= What the task asks =
The line containing "genus: Rattus" marks the end: quote every line from the start of the records below through it, word for word.

============================================================

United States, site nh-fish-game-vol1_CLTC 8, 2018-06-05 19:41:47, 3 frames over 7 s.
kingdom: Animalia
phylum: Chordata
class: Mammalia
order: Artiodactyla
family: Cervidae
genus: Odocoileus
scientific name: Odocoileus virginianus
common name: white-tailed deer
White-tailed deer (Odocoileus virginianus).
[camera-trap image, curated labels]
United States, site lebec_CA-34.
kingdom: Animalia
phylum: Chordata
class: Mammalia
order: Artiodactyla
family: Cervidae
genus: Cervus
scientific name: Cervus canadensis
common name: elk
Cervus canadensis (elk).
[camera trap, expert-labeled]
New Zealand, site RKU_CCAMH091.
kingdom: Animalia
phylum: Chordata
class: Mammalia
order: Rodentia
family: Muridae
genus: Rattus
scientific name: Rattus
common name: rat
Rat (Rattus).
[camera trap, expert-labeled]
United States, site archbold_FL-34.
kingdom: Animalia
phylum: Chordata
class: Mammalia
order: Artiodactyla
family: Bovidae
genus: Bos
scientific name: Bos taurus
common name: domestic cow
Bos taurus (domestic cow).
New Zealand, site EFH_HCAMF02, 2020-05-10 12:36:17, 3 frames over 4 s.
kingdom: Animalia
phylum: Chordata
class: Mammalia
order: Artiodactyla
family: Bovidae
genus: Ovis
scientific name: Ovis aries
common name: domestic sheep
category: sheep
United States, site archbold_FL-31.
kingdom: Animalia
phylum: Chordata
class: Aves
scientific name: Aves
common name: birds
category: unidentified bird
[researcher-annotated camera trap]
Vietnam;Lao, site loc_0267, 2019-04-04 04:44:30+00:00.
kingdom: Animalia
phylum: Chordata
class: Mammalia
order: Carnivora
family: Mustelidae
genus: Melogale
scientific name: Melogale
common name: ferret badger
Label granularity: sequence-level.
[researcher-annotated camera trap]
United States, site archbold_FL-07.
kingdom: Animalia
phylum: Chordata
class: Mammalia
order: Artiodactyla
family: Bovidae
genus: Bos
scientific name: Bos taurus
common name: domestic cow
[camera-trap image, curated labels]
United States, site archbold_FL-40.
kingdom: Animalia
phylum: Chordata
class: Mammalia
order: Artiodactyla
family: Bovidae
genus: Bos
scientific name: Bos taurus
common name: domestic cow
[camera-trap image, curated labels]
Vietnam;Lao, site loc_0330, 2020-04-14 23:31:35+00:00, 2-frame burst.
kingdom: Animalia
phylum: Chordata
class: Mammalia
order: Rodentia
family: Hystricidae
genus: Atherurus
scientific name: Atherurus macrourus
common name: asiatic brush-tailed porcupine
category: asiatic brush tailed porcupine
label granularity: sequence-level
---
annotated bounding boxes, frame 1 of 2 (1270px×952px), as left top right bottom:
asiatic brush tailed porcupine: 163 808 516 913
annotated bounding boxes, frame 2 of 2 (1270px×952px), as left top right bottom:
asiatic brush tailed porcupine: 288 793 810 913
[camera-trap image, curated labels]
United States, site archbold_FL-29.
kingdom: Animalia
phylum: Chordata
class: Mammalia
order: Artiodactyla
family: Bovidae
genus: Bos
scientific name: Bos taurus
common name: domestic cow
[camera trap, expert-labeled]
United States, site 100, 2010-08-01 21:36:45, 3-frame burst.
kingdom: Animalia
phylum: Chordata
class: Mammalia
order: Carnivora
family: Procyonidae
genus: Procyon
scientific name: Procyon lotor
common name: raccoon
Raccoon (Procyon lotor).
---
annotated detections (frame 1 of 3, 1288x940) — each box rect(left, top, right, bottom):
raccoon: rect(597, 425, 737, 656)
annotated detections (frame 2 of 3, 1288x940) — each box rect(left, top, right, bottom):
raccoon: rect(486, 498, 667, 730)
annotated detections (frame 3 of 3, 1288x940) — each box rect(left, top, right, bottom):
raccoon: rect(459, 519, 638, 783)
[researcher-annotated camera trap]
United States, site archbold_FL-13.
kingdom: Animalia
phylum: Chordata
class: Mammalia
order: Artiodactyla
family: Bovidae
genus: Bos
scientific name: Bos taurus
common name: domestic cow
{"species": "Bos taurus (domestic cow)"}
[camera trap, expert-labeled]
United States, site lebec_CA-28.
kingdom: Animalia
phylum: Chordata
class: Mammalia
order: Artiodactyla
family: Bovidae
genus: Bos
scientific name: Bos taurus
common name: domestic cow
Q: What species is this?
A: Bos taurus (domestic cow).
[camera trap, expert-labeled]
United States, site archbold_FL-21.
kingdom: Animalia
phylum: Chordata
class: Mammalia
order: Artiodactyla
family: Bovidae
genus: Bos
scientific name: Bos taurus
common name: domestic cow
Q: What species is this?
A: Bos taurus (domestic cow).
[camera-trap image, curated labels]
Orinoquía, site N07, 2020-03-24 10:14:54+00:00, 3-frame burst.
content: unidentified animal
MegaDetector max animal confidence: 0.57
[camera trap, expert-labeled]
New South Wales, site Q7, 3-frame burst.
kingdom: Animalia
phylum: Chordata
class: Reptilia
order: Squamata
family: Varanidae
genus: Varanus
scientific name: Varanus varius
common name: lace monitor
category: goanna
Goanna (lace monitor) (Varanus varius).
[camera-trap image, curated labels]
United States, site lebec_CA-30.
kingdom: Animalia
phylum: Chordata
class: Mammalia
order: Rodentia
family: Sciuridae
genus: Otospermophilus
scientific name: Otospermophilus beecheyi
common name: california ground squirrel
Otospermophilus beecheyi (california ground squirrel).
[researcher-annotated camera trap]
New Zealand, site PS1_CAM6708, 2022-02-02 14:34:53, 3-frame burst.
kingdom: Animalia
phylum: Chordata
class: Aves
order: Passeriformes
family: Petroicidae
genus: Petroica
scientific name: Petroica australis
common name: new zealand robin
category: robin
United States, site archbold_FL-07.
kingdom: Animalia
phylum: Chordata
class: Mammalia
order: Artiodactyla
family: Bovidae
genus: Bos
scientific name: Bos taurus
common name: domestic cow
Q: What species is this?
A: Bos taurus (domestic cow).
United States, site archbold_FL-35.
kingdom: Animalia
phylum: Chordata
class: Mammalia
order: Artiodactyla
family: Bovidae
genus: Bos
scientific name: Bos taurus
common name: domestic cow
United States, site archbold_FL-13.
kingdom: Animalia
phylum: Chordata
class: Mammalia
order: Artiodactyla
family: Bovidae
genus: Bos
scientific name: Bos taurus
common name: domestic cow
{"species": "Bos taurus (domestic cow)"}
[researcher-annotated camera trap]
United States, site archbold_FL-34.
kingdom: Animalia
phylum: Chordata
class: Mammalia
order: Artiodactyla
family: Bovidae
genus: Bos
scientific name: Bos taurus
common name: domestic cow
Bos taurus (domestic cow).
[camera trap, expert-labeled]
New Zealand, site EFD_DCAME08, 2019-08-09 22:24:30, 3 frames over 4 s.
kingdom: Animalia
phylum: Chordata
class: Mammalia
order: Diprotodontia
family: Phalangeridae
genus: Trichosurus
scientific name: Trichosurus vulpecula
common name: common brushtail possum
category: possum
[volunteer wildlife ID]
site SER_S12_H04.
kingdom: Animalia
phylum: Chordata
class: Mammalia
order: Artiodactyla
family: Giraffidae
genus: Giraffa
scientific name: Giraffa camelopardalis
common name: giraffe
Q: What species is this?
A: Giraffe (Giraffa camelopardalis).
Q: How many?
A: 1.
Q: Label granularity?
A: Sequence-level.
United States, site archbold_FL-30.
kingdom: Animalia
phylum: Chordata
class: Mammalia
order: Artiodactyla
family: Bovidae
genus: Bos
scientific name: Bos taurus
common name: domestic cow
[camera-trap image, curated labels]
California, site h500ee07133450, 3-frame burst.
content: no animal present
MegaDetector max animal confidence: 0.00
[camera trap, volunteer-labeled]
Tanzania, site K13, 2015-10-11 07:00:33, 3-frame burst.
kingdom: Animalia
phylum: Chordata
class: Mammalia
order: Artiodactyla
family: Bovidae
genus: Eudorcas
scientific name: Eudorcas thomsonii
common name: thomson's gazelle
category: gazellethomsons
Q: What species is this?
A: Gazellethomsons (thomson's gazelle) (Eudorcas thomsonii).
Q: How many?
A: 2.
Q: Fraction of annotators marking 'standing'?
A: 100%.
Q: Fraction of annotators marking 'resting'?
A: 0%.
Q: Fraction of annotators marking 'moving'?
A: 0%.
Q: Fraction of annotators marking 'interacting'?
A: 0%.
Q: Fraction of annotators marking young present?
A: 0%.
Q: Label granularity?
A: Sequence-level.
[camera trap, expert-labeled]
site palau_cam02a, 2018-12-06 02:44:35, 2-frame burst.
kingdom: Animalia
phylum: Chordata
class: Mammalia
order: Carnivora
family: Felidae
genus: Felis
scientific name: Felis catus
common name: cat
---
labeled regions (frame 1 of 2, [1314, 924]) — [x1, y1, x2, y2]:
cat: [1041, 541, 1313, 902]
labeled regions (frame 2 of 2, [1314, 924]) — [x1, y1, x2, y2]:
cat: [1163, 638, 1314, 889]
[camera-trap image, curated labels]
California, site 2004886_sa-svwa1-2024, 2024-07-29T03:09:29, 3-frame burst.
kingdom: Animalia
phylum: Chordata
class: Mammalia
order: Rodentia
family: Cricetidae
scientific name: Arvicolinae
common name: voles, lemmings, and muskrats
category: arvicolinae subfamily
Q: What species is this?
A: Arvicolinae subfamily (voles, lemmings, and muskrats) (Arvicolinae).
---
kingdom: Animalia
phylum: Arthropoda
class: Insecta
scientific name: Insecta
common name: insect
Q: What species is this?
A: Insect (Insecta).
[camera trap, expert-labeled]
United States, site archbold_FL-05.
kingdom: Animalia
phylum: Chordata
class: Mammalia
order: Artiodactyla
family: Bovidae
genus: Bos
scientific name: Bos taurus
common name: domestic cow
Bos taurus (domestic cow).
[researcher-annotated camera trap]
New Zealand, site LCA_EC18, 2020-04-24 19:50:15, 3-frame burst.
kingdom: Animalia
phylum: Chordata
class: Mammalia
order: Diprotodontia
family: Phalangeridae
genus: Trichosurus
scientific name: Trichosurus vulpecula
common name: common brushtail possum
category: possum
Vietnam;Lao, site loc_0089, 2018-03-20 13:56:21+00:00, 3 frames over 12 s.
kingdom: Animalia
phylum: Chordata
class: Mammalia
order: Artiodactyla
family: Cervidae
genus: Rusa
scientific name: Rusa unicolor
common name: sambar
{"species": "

============================================================

= Exercise solution =
United States, site nh-fish-game-vol1_CLTC 8, 2018-06-05 19:41:47, 3 frames over 7 s.
kingdom: Animalia
phylum: Chordata
class: Mammalia
order: Artiodactyla
family: Cervidae
genus: Odocoileus
scientific name: Odocoileus virginianus
common name: white-tailed deer
White-tailed deer (Odocoileus virginianus).
[camera-trap image, curated labels]
United States, site lebec_CA-34.
kingdom: Animalia
phylum: Chordata
class: Mammalia
order: Artiodactyla
family: Cervidae
genus: Cervus
scientific name: Cervus canadensis
common name: elk
Cervus canadensis (elk).
[camera trap, expert-labeled]
New Zealand, site RKU_CCAMH091.
kingdom: Animalia
phylum: Chordata
class: Mammalia
order: Rodentia
family: Muridae
genus: Rattus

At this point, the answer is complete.